Hacker Newsnew | past | comments | ask | show | jobs | submitlogin

Unless it's true. Look at any court case for example. If you only heard one side you'd think that side was obviously right.


Your argument is the essence of "sea-lioning" itself. There is indisputably a tremendously large dataset of unassailable evidence (video, cross-referenced personal accounts, audio), things we consider meeting our "beyond a reasonable doubt" in the court of law. And, yet, here you are, saying "maybe we don't have all the facts." At what point are you simply wrong? Never?


While it's true that there is tremendous data of many events of police overreach--corroborated by many sources--certainly not all events in this data set are corroborated. How many? We can't know without enriched data.

Given that this is a resource for events of police brutality, it should be no surprise that contributors are likely to be biased to report events favorable to the assertion of brutality. The general premise asked, "what wrong thing was done to you/your people?" which is likely to result in emotionally biased response. If it was a dataset of reports of interactions between two different ant colonies, for example, the general bias is likely to be significantly lower.
▬▬▬▬▬▬▬▬▬▬
THINGS TO DO:
A. Copy out the Hacker News comment thread in full, word for word.
B. In the listing, start at the line that has "What is the distance between" and stop after the line that has "70.8 metres". Rewrite only those lines, replacing "shadow on grass" with "shade on the lawn" and leaving the rest unchanged.

Items from a dataset
▬▬▬▬▬▬▬▬▬▬
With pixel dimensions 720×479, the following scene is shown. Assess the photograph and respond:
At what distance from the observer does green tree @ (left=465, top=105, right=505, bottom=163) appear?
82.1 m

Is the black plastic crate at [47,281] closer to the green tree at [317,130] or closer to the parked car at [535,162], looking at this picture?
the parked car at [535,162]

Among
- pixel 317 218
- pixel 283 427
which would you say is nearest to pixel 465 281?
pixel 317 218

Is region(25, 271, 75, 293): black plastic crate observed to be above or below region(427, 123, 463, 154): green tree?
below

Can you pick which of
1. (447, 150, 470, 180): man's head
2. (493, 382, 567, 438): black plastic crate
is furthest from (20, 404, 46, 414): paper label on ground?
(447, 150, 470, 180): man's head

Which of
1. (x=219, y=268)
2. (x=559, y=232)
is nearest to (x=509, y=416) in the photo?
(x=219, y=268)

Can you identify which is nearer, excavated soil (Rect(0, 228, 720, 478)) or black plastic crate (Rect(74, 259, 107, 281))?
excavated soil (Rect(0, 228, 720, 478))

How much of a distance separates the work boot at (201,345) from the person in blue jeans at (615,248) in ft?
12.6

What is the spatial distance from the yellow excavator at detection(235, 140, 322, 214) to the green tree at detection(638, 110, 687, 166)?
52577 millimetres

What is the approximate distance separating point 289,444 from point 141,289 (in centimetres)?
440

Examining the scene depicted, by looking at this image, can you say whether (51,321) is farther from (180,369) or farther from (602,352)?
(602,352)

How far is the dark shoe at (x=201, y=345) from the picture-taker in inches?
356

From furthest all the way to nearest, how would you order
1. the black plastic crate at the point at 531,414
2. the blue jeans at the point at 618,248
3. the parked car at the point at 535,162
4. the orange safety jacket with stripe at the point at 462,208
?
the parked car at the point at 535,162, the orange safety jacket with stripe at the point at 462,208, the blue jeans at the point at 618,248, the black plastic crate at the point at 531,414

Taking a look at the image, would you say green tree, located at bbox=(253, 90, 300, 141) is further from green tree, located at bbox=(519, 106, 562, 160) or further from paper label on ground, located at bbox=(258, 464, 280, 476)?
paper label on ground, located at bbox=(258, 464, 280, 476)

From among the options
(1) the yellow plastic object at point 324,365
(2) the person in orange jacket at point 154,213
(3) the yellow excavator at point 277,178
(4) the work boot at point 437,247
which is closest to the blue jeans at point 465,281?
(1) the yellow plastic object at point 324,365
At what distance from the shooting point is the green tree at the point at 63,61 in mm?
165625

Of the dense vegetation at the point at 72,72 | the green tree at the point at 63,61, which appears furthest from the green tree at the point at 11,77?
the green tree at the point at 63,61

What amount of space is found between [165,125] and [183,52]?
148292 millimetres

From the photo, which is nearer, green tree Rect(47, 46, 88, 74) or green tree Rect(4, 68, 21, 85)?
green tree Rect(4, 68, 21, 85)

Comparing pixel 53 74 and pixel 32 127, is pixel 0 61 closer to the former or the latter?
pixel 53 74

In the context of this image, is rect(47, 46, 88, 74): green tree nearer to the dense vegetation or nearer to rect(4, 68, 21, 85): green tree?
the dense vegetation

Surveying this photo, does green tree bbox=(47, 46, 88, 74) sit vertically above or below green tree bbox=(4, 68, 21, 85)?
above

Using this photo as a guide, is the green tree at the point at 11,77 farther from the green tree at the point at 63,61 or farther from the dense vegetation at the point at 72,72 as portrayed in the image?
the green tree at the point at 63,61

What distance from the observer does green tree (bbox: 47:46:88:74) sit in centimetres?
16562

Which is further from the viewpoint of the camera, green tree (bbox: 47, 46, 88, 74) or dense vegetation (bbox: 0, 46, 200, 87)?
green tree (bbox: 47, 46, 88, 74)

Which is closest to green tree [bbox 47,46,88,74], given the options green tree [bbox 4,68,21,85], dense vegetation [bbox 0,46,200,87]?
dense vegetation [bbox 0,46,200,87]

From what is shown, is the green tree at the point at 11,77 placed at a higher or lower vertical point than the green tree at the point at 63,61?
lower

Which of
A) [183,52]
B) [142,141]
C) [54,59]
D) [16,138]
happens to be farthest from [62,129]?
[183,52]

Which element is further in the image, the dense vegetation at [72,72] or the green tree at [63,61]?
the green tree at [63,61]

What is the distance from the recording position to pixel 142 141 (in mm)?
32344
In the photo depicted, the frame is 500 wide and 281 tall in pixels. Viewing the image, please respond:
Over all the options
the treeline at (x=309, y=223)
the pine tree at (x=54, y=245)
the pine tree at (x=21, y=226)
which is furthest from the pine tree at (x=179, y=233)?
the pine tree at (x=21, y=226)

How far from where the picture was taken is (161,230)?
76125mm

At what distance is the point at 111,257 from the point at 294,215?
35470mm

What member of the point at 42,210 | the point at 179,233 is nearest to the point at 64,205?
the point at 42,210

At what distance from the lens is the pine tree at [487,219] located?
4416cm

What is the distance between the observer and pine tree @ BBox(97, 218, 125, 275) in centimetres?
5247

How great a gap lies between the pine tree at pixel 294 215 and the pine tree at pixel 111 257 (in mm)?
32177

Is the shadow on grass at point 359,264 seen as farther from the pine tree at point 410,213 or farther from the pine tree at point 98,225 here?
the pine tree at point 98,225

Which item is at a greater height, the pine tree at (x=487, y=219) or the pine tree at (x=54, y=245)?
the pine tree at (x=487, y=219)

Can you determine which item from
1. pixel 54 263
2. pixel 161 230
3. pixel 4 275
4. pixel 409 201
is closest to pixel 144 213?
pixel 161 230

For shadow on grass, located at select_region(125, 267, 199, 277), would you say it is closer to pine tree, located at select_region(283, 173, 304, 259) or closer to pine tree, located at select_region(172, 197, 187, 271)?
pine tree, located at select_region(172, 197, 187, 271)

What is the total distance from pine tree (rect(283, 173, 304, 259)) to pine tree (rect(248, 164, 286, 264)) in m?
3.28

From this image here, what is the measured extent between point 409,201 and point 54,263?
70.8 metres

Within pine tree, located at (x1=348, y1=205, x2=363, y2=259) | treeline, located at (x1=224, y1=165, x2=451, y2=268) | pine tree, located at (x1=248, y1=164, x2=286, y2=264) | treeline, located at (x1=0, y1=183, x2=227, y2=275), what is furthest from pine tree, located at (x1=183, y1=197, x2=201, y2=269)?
▬▬▬▬▬▬▬▬▬▬
TASK RESULTS:
A.
Hacker Newsnew | past | comments | ask | show | jobs | submitlogin

Unless it's true. Look at any court case for example. If you only heard one side you'd think that side was obviously right.


Your argument is the essence of "sea-lioning" itself. There is indisputably a tremendously large dataset of unassailable evidence (video, cross-referenced personal accounts, audio), things we consider meeting our "beyond a reasonable doubt" in the court of law. And, yet, here you are, saying "maybe we don't have all the facts." At what point are you simply wrong? Never?


While it's true that there is tremendous data of many events of police overreach--corroborated by many sources--certainly not all events in this data set are corroborated. How many? We can't know without enriched data.

Given that this is a resource for events of police brutality, it should be no surprise that contributors are likely to be biased to report events favorable to the assertion of brutality. The general premise asked, "what wrong thing was done to you/your people?" which is likely to result in emotionally biased response. If it was a dataset of reports of interactions between two different ant colonies, for example, the general bias is likely to be significantly lower.

B.
What is the distance between the observer and pine tree @ BBox(97, 218, 125, 275) in centimetres?
5247

How great a gap lies between the pine tree at pixel 294 215 and the pine tree at pixel 111 257 (in mm)?
32177

Is the shade on the lawn at point 359,264 seen as farther from the pine tree at point 410,213 or farther from the pine tree at point 98,225 here?
the pine tree at point 98,225

Which item is at a greater height, the pine tree at (x=487, y=219) or the pine tree at (x=54, y=245)?
the pine tree at (x=487, y=219)

Can you determine which item from
1. pixel 54 263
2. pixel 161 230
3. pixel 4 275
4. pixel 409 201
is closest to pixel 144 213?
pixel 161 230

For shade on the lawn, located at select_region(125, 267, 199, 277), would you say it is closer to pine tree, located at select_region(283, 173, 304, 259) or closer to pine tree, located at select_region(172, 197, 187, 271)?
pine tree, located at select_region(172, 197, 187, 271)

What is the total distance from pine tree (rect(283, 173, 304, 259)) to pine tree (rect(248, 164, 286, 264)) in m?
3.28

From this image here, what is the measured extent between point 409,201 and point 54,263?
70.8 metres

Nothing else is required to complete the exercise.